A ONG OVD-Info, que monitora a repressão no país, registrou 113 detenções em 19 cidades no dia 1º de março. Em parte, a ação pode ser explicada pela ousadia de alguns presentes, que gritaram “Putin é um assassino” e “não à guerra” quando se dirigiam ao cemitério.

Quem foi Alexei Navalny

Mais proeminente opositor do presidente russo Vladimir Putin, Navalny ganhou destaque ao organizar manifestações e concorrer a cargos públicos na Rússia. A rede dele chegou a ter 50 sedes regionais e denunciava casos de corrupção envolvendo o governo, o que levou o Kremlin a agir judicialmente para proibir a atuação do opositor, que então passou a ser perseguido.

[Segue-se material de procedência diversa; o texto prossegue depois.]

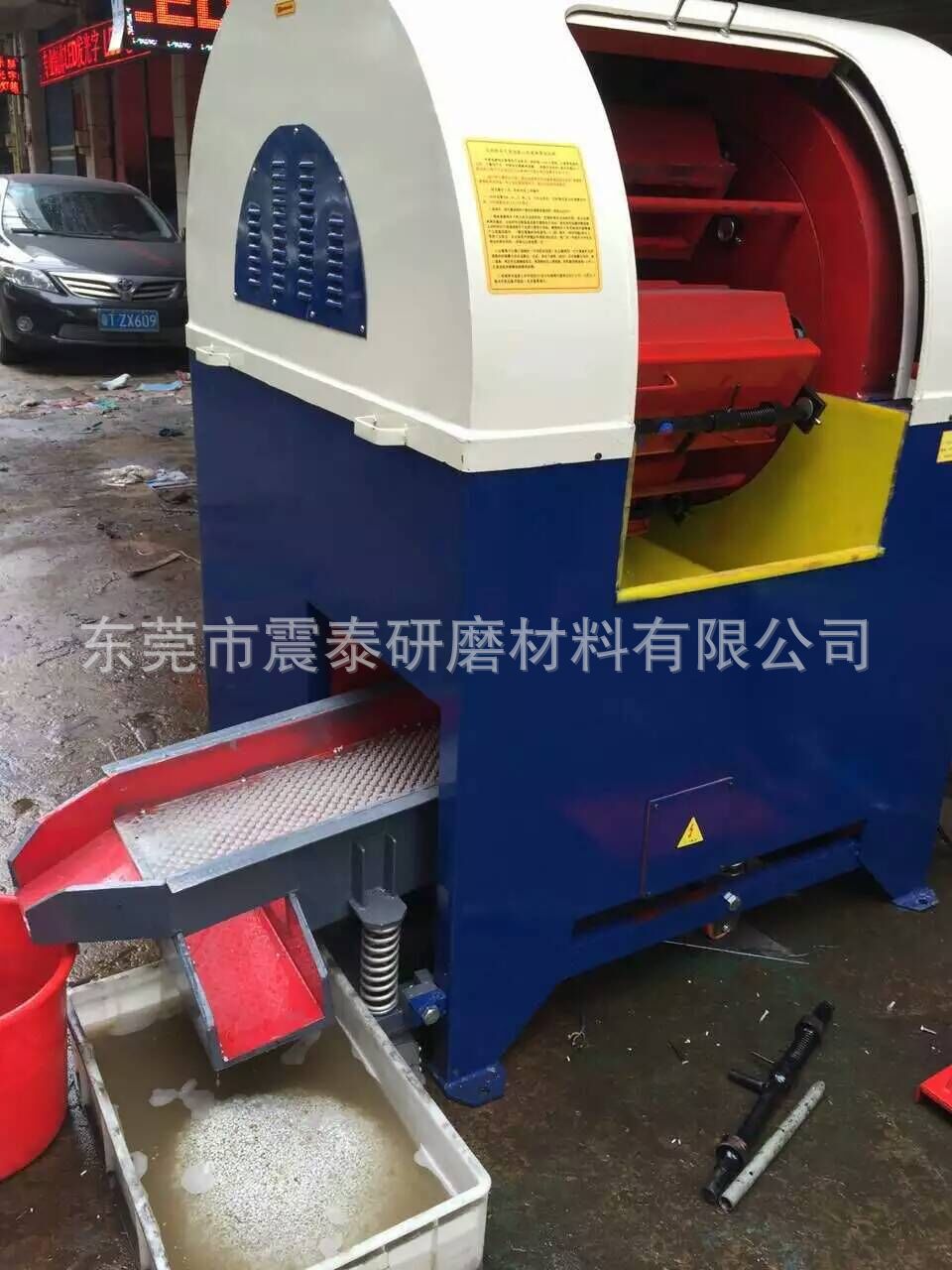 快速除批锋机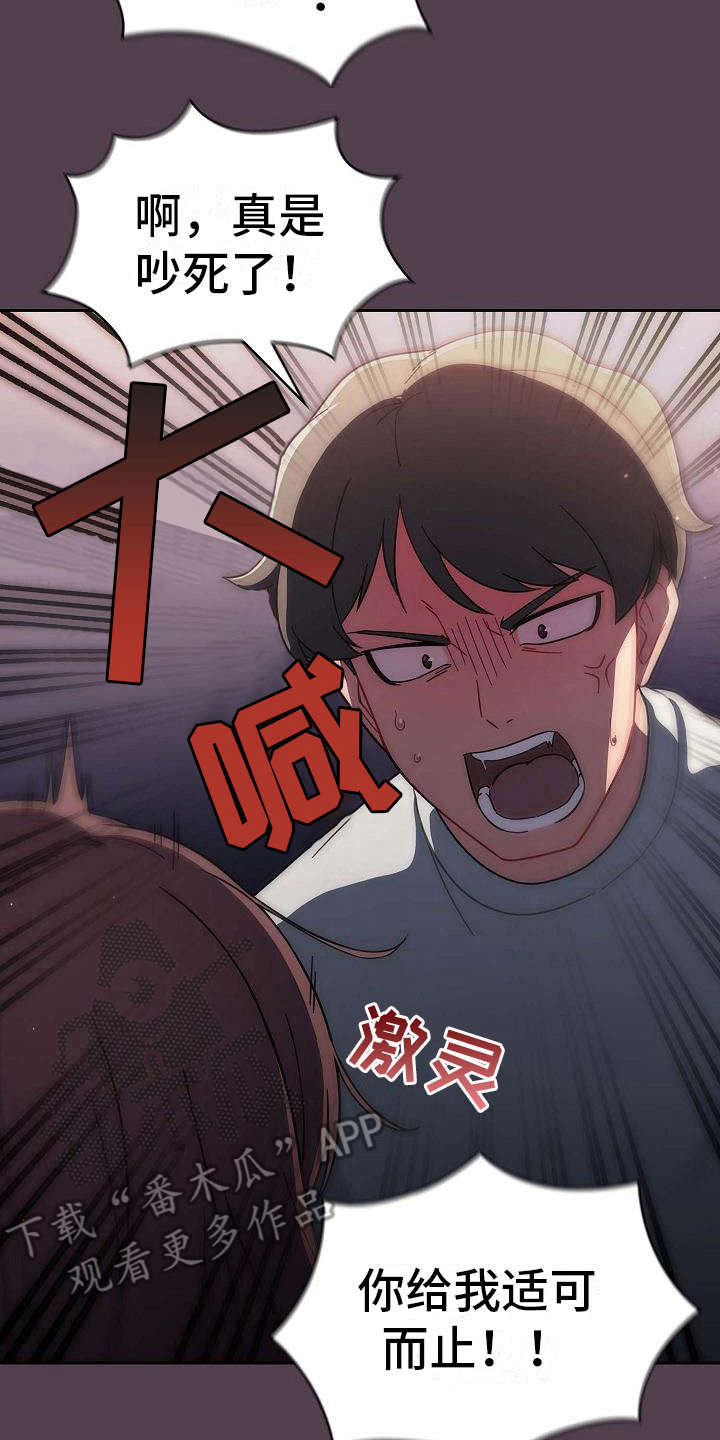 以牙还牙查酒驾后续漫画,第6章：训斥5图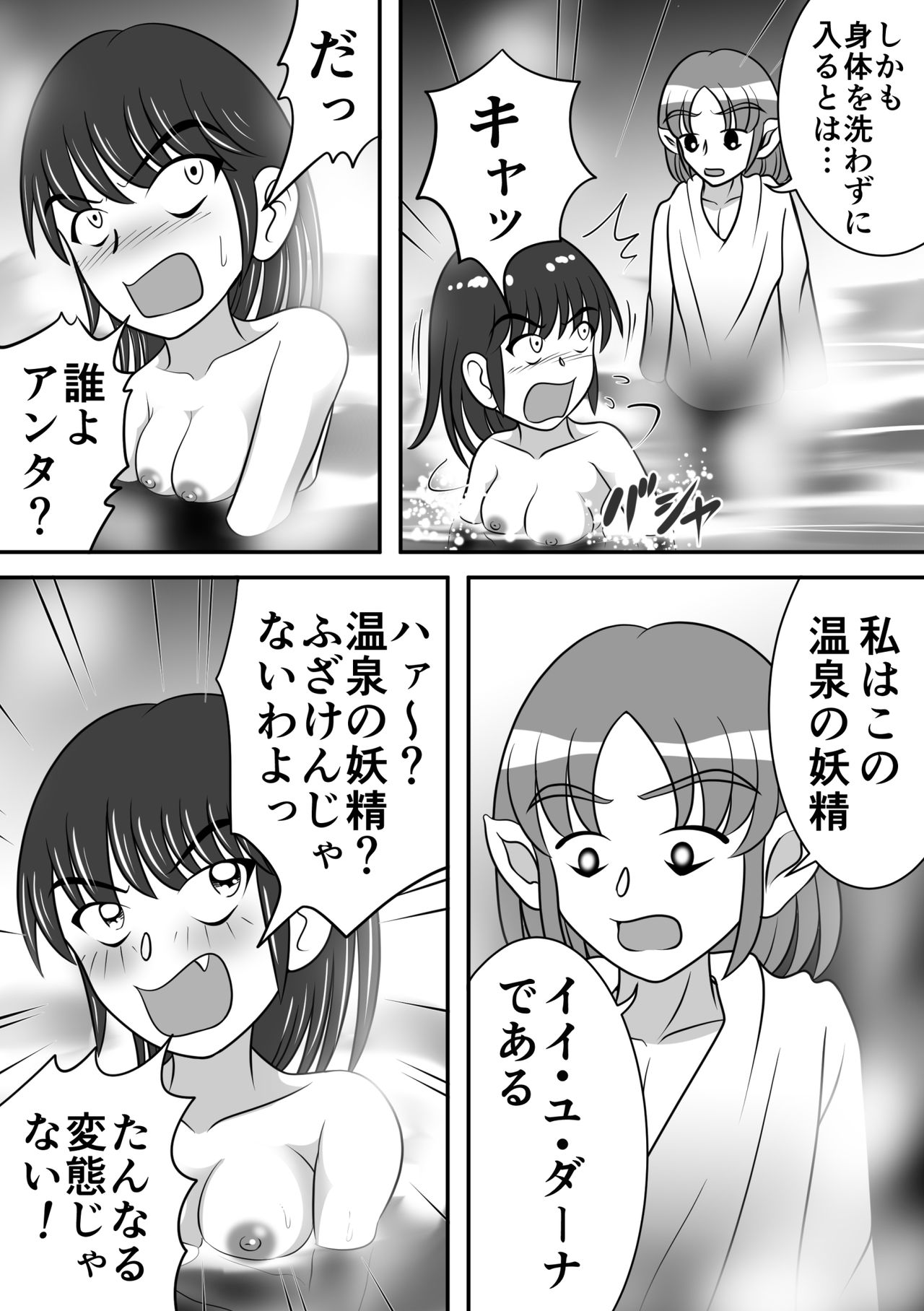 Aware... 2 page 4 full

Em agosto de 2020, durante viagem à Sibéria, Navalny foi envenenado e passou meses se recuperando em Berlim. Ele voltou a Moscou em 17 de janeiro de 2021 e foi detido no aeroporto. Um mês depois, foi julgado e condenado por violar uma sentença suspensa de 2014, um caso de fraude. Os promotores alegaram que ele não se apresentou à polícia justamente quando estava em coma pela dose tóxica.

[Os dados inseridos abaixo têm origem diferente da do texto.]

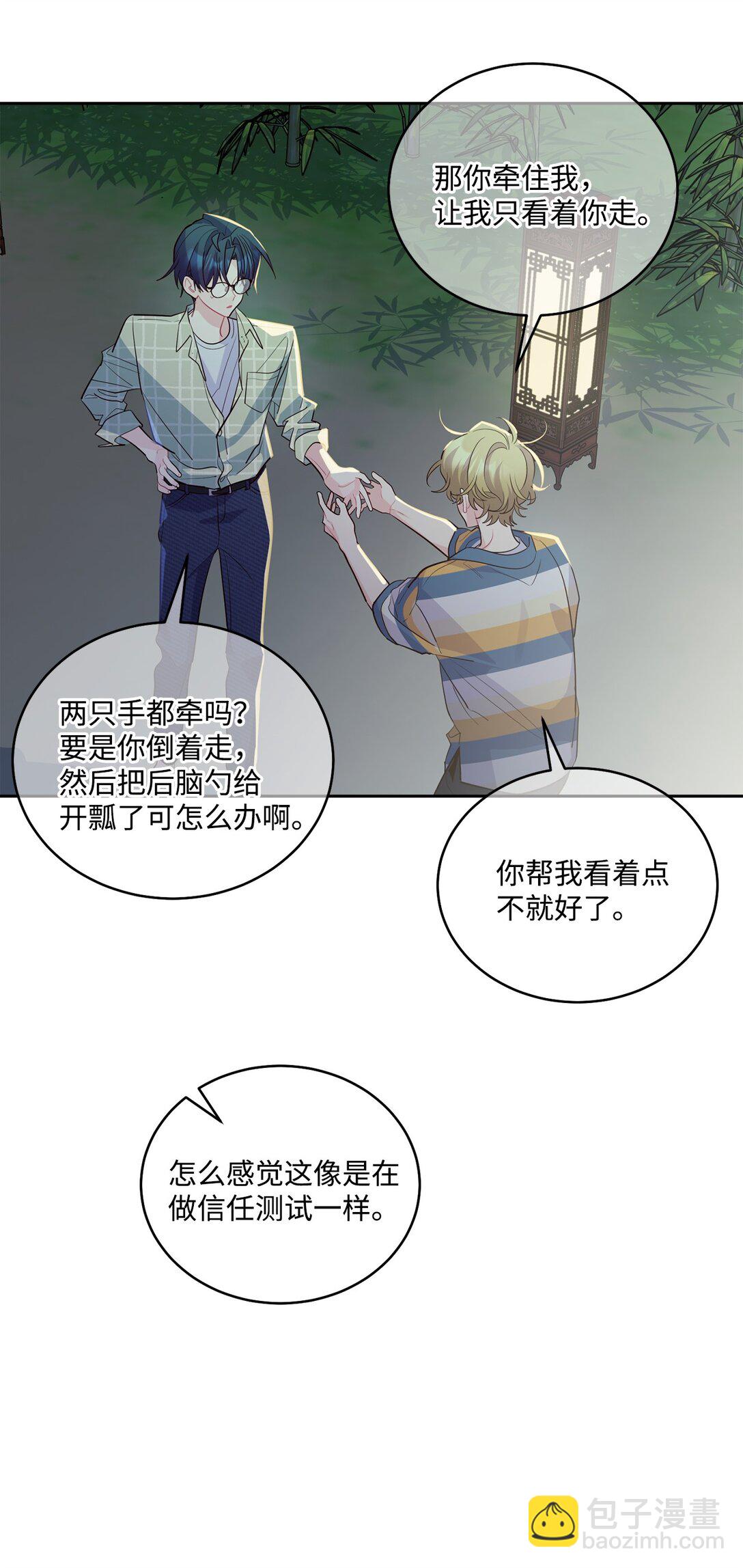 77 我想成为像你一样的人(1/2)-第78话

Encarcerado em uma colônia penal de alta segurança, chegou a fazer uma greve de fome para protestar contra a falta de atendimento médico. Depois, em junho de 2021, um tribunal russo proibiu os escritórios regionais e a Fundação Anticorrupção (FBK) dele de funcionarem, classificando-os como “extremistas”. Julgado e condenado, o oposicionista jamais recuperou a liberdade e mantinha contato com seus seguidores pelas redes sociais, atualizadas por aliados.

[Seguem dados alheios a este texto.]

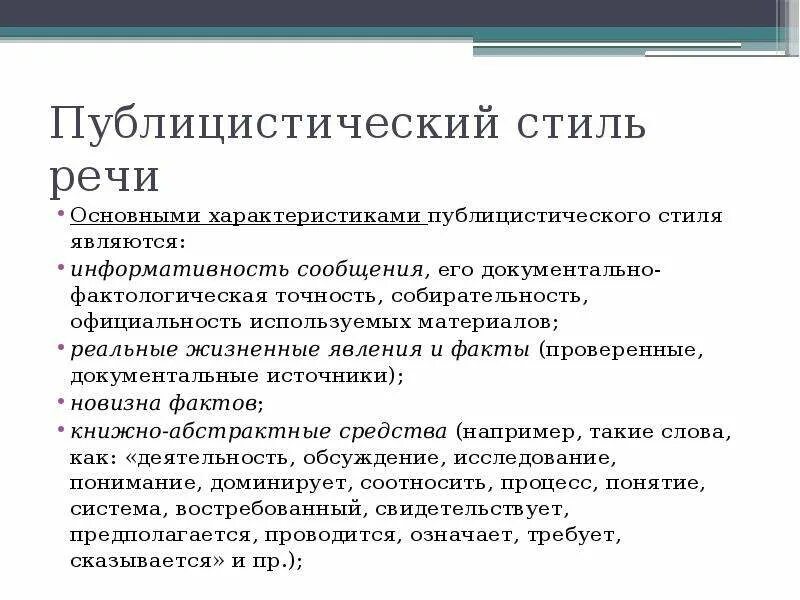 1 фактологический. Публицистический силь речи. Характеристика публицистического стиля. Основные характеристики публицистического стиля. Характеристики и особенности публицистического стиля речи.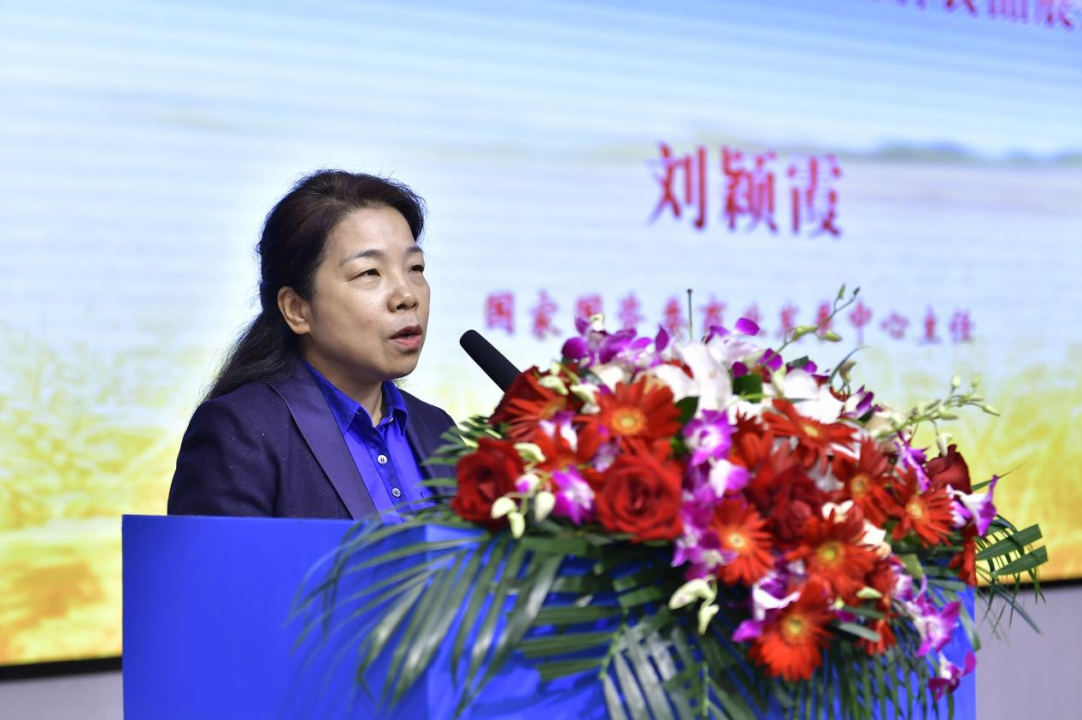 鄉(xiāng)村振興成果優(yōu)質(zhì)農(nóng)產(chǎn)品品牌食品展銷(xiāo)大會(huì)新聞稿1768.png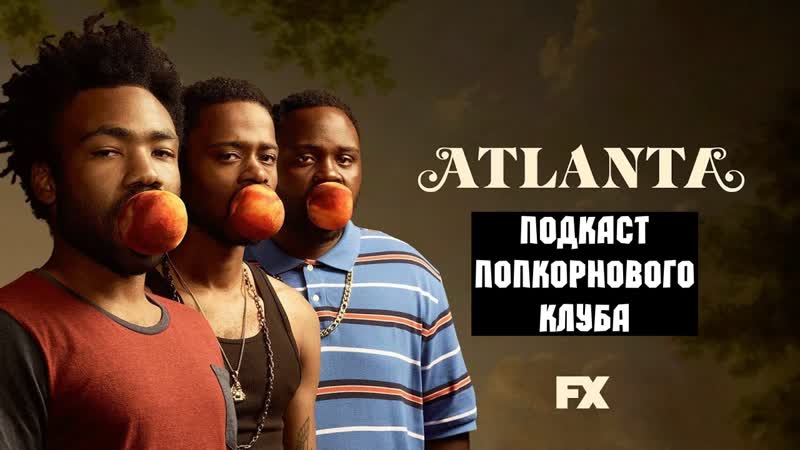 Аталанта (2016) попкорновый клуб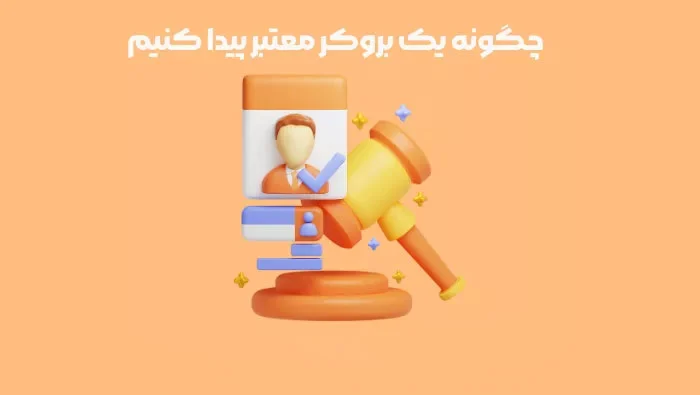 بروکر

A última medida retaliatória do governo contra Navalny foi transferi-lo para a gelada colônia penal IK-3, no Ártico russo, onde ele morreu no dia 16 de fevereiro de 2024. O inimigo número um de Putin desmaiou quando caminhava no pátio, e as tentativas de ressuscitá-lo, segundo os agentes carcerários, foram em vão.

Navalny cumpria pena de 30 anos por acusações diversas, que vão desde fraude até extremismo, esta a mais grave. Ele sempre alegou que as acusações eram politicamente motivadas e frequentemente reclamava do tratamento que recebia no cárcere, dizendo inclusive que sua saúde estava debilitada por isso.

A perseguição de que era vítima levou aliados, grupos de defesa dos direitos humanos, governos estrangeiros e até a ONU (Organização das Nações Unidas) a culparem o governo russo pela morte, alguns usando a palavra “assassinato”.

Após a morte, retomou-se o debate sobre o retorno dele à Rússia, mesmo sabendo que seria preso e possivelmente morto pelo regime. A mulher dele, Yulia Navalnaya, disse que Navalny não pôde optar por uma vida tranquila no exílio porque “amava profundamente” a Rússia e acreditava no potencial do povo russo para um futuro melhor. Alegou ainda que o marido não apenas expressava essas convicções, mas as vivia intensamente, estando até mesmo disposto a sacrificar sua vida por elas.